Cycling In Norway, 2007
Updated 24 September, 2007
We can't keep putting it off. Today we will climb the notorious Gualarfjell, leaving the gentle rolling fjordside RV55 for the tough, skyward RV13. The RV13 will follow the Sognefjord for the first couple of hours of riding, and then will climb steeply upwards for ten or eleven kilometres through thirteen or fourteen hairpin bends to the top of the pass, at little lake Nystølen.
Today is breezy and cool, but the sun is out and we are anxious to be off. We pack the bikes at the rear fire exit of the hostel. Leaning mine against a waist-high garden light with a delicate frosted glass dome on top works fine until just before we set off, when the dome shatters with a bang, showering me with small pieces of glass. Janet carefully carries the shattered shade down to reception to apologise and pay for the damage, but the girl at the desk will hear none of it, and is soon on the 'phone to hunt down a replacement. We carefully wheel our bikes around the building, and then at ten o'clock sharp we swing ourselves into our respective saddles and set off.
It's a big relief to be underway. My bike feels good. The flat handlebars and MTB brake levers give me better control over the heavy trailer on the back, and for the first time in four or five years I can use all three front chainrings - I couldn't use the top ring with the Shimano 105 combined drop brakes and shifters. On the new trailer, P. has six gears of his own to choose from and a new more ergonomic saddle.
The road is fairly wide and completely empty; we are screened from the wind as we pedal quietly along beside the majestic fjord on our right, so we have a very enjoyable first hour.
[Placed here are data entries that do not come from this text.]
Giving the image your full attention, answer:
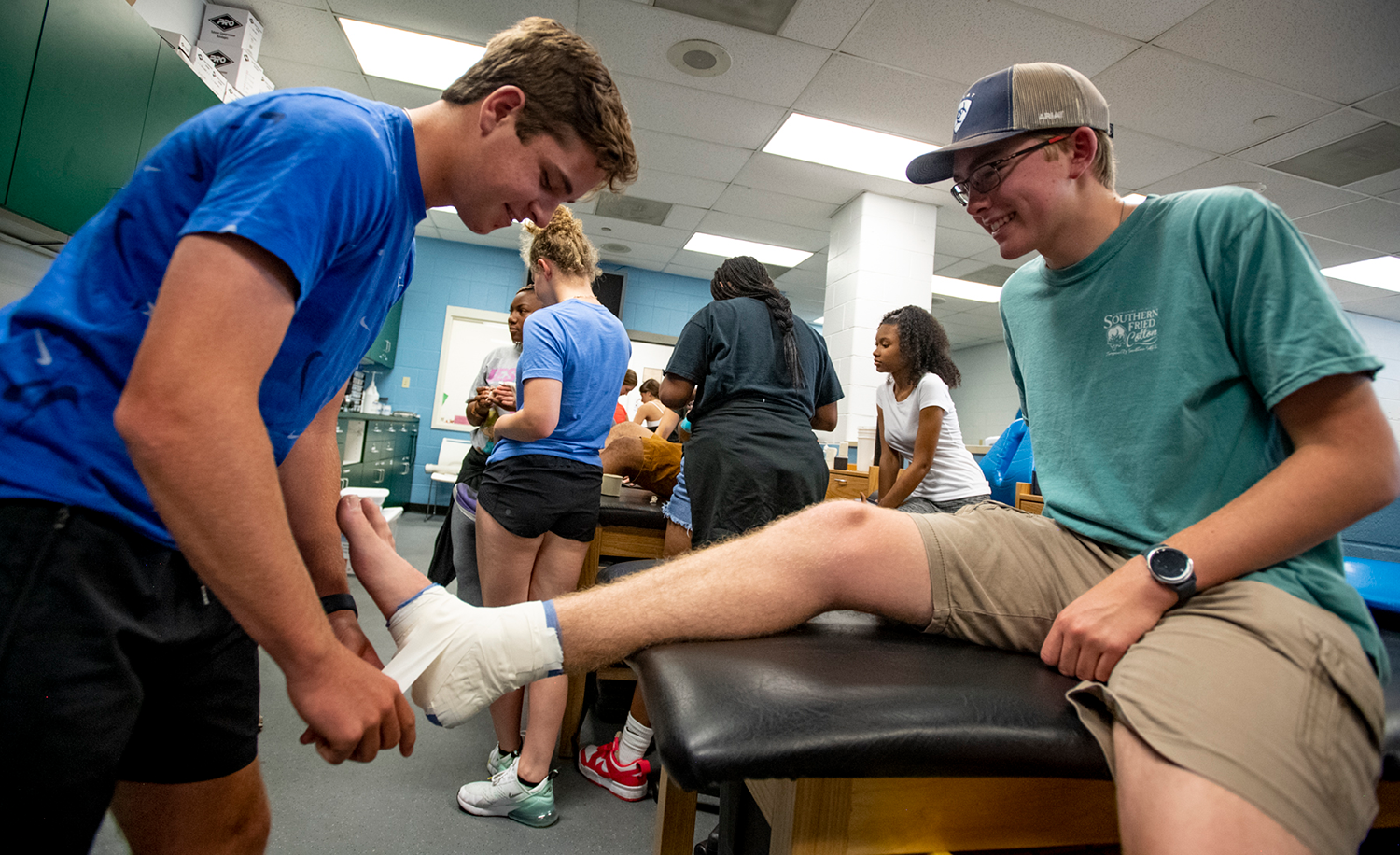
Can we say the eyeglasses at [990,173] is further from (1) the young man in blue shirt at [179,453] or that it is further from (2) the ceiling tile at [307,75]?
(2) the ceiling tile at [307,75]

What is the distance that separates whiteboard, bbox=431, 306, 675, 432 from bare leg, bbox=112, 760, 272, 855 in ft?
21.6

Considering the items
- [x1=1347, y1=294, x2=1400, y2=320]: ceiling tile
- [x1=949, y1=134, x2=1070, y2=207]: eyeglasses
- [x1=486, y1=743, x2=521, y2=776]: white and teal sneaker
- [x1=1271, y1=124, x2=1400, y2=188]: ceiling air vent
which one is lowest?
[x1=486, y1=743, x2=521, y2=776]: white and teal sneaker

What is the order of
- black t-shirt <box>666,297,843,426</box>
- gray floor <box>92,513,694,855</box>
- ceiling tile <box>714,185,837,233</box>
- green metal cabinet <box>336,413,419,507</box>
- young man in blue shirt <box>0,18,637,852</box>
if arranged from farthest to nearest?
ceiling tile <box>714,185,837,233</box>, green metal cabinet <box>336,413,419,507</box>, black t-shirt <box>666,297,843,426</box>, gray floor <box>92,513,694,855</box>, young man in blue shirt <box>0,18,637,852</box>

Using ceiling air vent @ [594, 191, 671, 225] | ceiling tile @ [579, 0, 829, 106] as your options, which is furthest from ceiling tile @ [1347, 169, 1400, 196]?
ceiling air vent @ [594, 191, 671, 225]

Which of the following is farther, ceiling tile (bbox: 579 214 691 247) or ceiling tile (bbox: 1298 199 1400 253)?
ceiling tile (bbox: 579 214 691 247)

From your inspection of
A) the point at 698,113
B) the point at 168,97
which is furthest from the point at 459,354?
the point at 168,97

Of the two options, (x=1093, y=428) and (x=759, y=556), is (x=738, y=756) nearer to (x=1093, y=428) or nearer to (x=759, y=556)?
(x=759, y=556)

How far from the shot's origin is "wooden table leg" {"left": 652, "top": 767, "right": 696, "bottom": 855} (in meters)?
1.17

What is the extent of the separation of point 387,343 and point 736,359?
599 centimetres

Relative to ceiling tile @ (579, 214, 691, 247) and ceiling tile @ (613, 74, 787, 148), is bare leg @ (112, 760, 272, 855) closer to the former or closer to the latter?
ceiling tile @ (613, 74, 787, 148)

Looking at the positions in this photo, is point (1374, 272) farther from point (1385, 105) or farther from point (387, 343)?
point (387, 343)

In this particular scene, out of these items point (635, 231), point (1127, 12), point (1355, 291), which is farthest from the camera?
point (635, 231)

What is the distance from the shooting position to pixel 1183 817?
60cm

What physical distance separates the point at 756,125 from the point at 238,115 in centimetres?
413
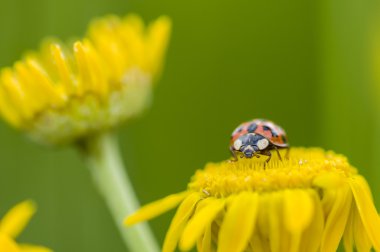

We soon catch up and pass another family we met at the hostel at Balestrand, who are out cycling on their own bicycles, but Dragsvik turns out to be up a steep hill that climbs away from the side of the fjord, so we don't have it all our own way.
Looking back to Janet on our first climb at Dragsvik
I've got the very detailed walking map of the area in a map case on my handlebar bag, and am trying to calculate where best to stop for lunch and how long it will take to reach the start of the big climb of the day. After Dragsvik, the road obligingly returns us to the side of the fjord for a very pleasant flat section to the little hamlet of Sværen, where we stop for an ice cream each at the last shop before the fjell proper...
We pile into the Joker store for ice creams at Sværen
Old barn, Sværen
P. is relishing the experience of being back on his bike on holiday; toys have been stashed carefully in the side pockets of the panniers he's pulling, and he's already reaching deep into last year's stock of questionable lyrics for songs to bellow while bicycling. The fjord is very pleasant to pedal along, but we could do without this weather; the cloud is already thickening over the mountains in front of us.
We stop for lunch
The first spots of rain come pattering down at lunchtime, so we take shelter in a handy bus stop at the turn off for Ulvastad. Salami and Throstrup cheese on good Norwegian granary bread for lunch, with cucumber and sultanas, and the rest of a carton of orange juice to drink. When we remount, we have turned away from the fjord for good, and our route takes us up the initially gentle climb of the Vetlfjorddalen. To keep P. pedalling, I recount the story of Askeladden and his eating contest with a troll, and then make up a tale about the long feud between the two farming families in the valley. By the time I've finished the latter, there's no mistaking the fact that we've got a major climb on our hands. And there's also our first real rain of the day, which falls finely at first but with increasing determination within the hour.